C’est à l’échelon européen que se prennent des décisions parmi les plus déterminantes : politiques de libéralisation des marchés, carcan du « pacte de stabilité » enserrant les politiques économiques, et surtout le pouvoir de la Banque centrale européenne sur la monnaie et le crédit.

La victoire du « non » à la Constitution européenne, en France puis aux Pays-Bas, a exprimé avec une force insoupçonnée l’attente d’une autre construction européenne dans les domaines politique, social, économique et monétaire. On en trouve une trace très affaiblie dans les critiques de Nicolas Sarkozy contre la politique de l’« euro fort » et dans l’intention affichée par Ségolène Royal d’« inscrire dans les statuts de la Banque centrale européenne l’objectif de croissance-emploi » et de « créer un gouvernement de la zone euro ». On voit pourtant qu’il ne s’agit pas de mettre fin à la toute-puissance de la BCE sur l’orientation du crédit en Europe. Que gagnerait-on à soumettre la BCE à un « gouvernement économique européen » si ce gouvernement reste lui-même au service des marchés financiers et à la merci des décisions des détenteurs de portefeuilles de titres ?

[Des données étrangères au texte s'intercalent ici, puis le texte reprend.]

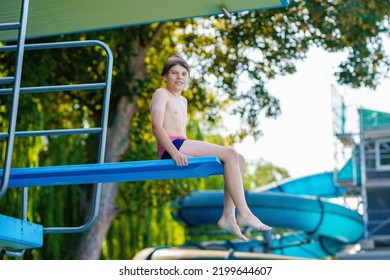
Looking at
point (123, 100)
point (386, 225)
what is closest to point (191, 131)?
point (123, 100)

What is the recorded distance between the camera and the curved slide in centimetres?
1579

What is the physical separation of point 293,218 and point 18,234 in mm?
12387

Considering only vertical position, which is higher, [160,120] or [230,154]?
[160,120]

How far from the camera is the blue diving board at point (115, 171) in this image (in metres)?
3.72

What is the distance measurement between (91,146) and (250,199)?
11.8 feet

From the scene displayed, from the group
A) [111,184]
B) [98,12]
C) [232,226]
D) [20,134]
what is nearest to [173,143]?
[232,226]

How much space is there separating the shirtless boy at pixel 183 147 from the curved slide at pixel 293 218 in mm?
11421

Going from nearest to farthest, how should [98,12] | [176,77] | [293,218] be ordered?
[176,77] → [98,12] → [293,218]

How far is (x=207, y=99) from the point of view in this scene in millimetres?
13438

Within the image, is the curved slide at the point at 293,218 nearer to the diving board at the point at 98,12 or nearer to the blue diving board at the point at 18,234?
the diving board at the point at 98,12

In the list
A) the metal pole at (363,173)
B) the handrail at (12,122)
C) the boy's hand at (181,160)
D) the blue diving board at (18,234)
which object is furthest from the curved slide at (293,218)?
the handrail at (12,122)

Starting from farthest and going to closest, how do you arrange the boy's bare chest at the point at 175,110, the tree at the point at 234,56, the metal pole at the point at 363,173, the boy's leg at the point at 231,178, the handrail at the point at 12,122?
the metal pole at the point at 363,173, the tree at the point at 234,56, the boy's bare chest at the point at 175,110, the boy's leg at the point at 231,178, the handrail at the point at 12,122

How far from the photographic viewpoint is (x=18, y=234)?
414 centimetres

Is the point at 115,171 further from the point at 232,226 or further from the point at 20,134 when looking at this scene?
the point at 20,134
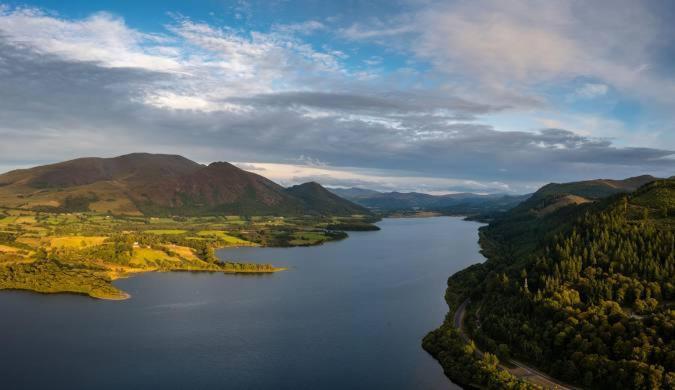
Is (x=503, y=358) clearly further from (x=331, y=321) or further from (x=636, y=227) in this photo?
(x=636, y=227)

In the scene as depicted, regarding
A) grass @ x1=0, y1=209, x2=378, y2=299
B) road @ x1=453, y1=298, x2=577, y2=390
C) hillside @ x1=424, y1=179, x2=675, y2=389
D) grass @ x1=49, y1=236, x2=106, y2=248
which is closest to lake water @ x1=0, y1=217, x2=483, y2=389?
grass @ x1=0, y1=209, x2=378, y2=299

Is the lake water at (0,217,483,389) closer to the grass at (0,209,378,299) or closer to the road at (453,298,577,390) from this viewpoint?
the grass at (0,209,378,299)

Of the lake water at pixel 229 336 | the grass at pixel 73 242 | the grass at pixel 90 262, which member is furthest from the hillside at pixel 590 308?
the grass at pixel 73 242

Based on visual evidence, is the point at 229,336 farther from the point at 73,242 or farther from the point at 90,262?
the point at 73,242

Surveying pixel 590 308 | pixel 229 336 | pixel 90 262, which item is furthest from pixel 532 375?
pixel 90 262

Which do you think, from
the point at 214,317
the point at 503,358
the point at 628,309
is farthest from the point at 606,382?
the point at 214,317
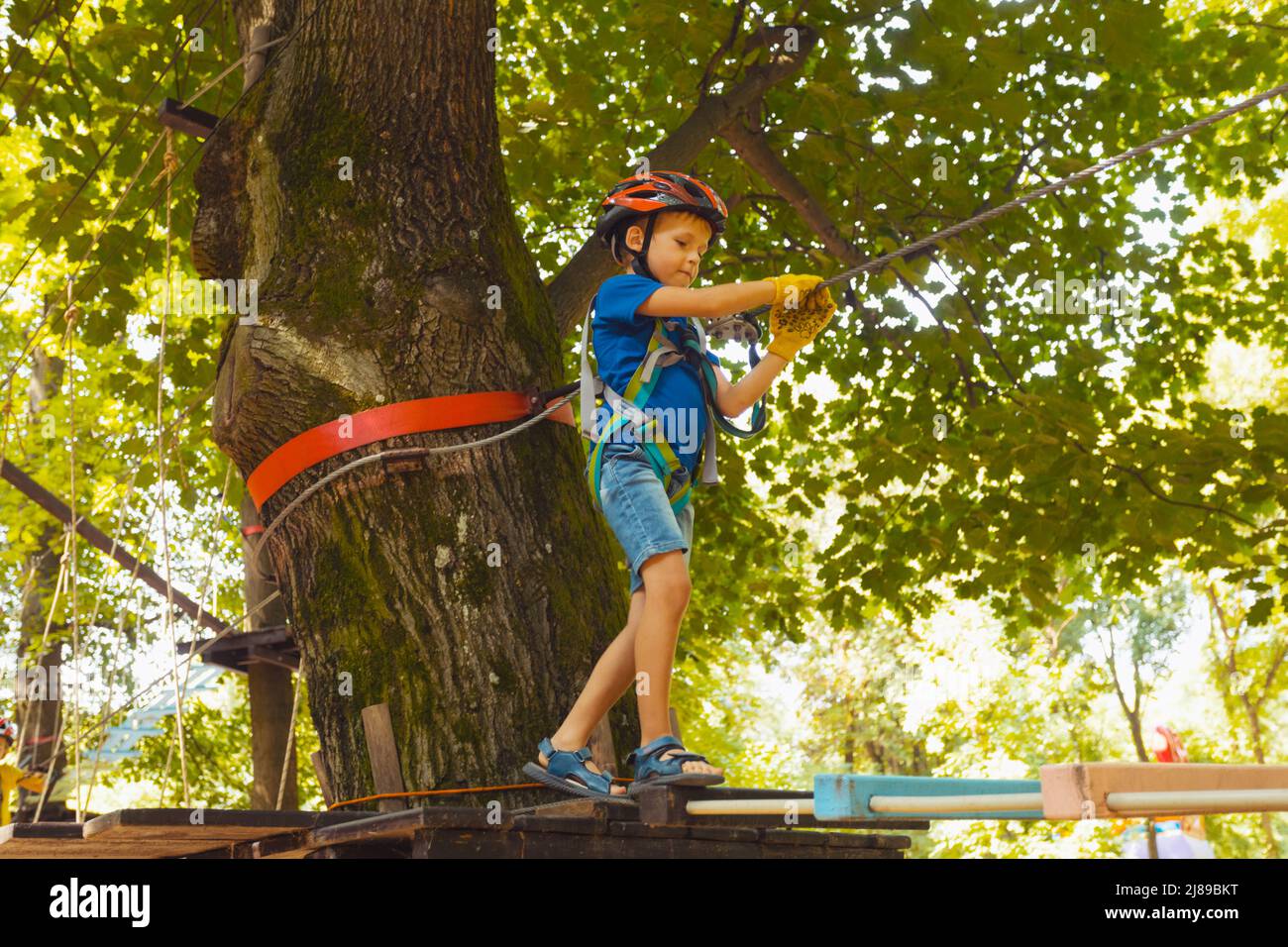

On voit donc le besoin de mettre en œuvre des solutions beaucoup plus radicales : un nouveau type de croissance mobilisant les moyens financiers des États, des entreprises et des banques en faveurs d’objectifs sociaux précisément définis – emploi, formation, services publics – en conquérant et en exerçant à cet effet des pouvoirs accrus, à tous les niveaux, pour les travailleurs et les citoyens.

Lenjeu de la BCE

Au niveau européen,  cela veut dire négocier un nouveau traité européen pour, en particulier, placer la Banque centrale européenne sous le contrôle du Parlement européen et des Parlements nationaux, instaurer une représentation du monde du travail au sein de ses organes de direction, et inscrire sonaction dans un dispositif d’ensemble au sein duquel elle userait de ses puissants moyens d’action pour inciter les banques européennes à financer les investissements favorables à la croissance, à la création d’emplois qualifiés, à la formation et au développement des nouvelles technologies.

La BCE, à travers le refinancement à taux avantageux qu’elle accorde aux crédits financés par les banques, et à travers des réglementations comme celle des réserves obligatoires, dispose des instruments  nécessaires pour mener une telle politique monétaire sélective. Elle pourrait, en particulier, réserver son soutien aux crédits bancaires que les fonds régionaux ou nationaux pour l’emploi et la formation auraient désignés comme particulièrement  utiles du point de vue économique et social.

Les banques centrales nationales comme la Banque de France recevraient à cet effet une autonomie d’action au sein du Système européen banques centrales, sous le contrôle des conférences nationales pour l’emploi et la formation.

La Banque européenne d’investissements, élément central d’un pôle public financier européen, serait autorisée à élargir ses opérations en empruntant non seulement sur les marchés financiers mais aussi, directement, à la Banque centrale européenne.

Leuro pour une coopération de co-développement

La politique de l’« euro cher » destinée à rivaliser avec Wall Street dans l’attraction des capitaux à la recherche de la rentabilité maximale serait remplacée par une politique de coopération avec les pays du Tiers monde et les pays « émergents » (y compris la Chine) en matière commerciale et monétaire, en vue de mettre fin progressivement au rôle central du dollar et de favoriser le développement de toute la planète avec des prêts à long terme et à faible taux d’intérêt dispensés dans une monnaie commune mondiale dont la création serait régulée par un Fonds monétaire international profondément transformé, où tous les peuples auraient leur juste représentation.

Un pacte européen de progrès social

Dès lors, imposer  un « pacte de stabilité » destiné à asseoir la crédibilité de la BCE pour les marchés financiers n’aurait plus de sens ; il serait remplacé par un pacte de progrès social pour l’emploi et la croissance qui s’imposerait non seulement aux gouvernements européens, à la Commission de Bruxelles mais aussi à la Banque centrale européenne.

Ce pacte  contiendrait en particulier des engagements de solidarité entre gouvernements européens pour interdire le « dumping fiscal », c’est-à-dire l’octroi par un pays donné d’avantages fiscaux aux capitaux susceptibles de s’investir sur son territoire pour les détourner des pays voisins.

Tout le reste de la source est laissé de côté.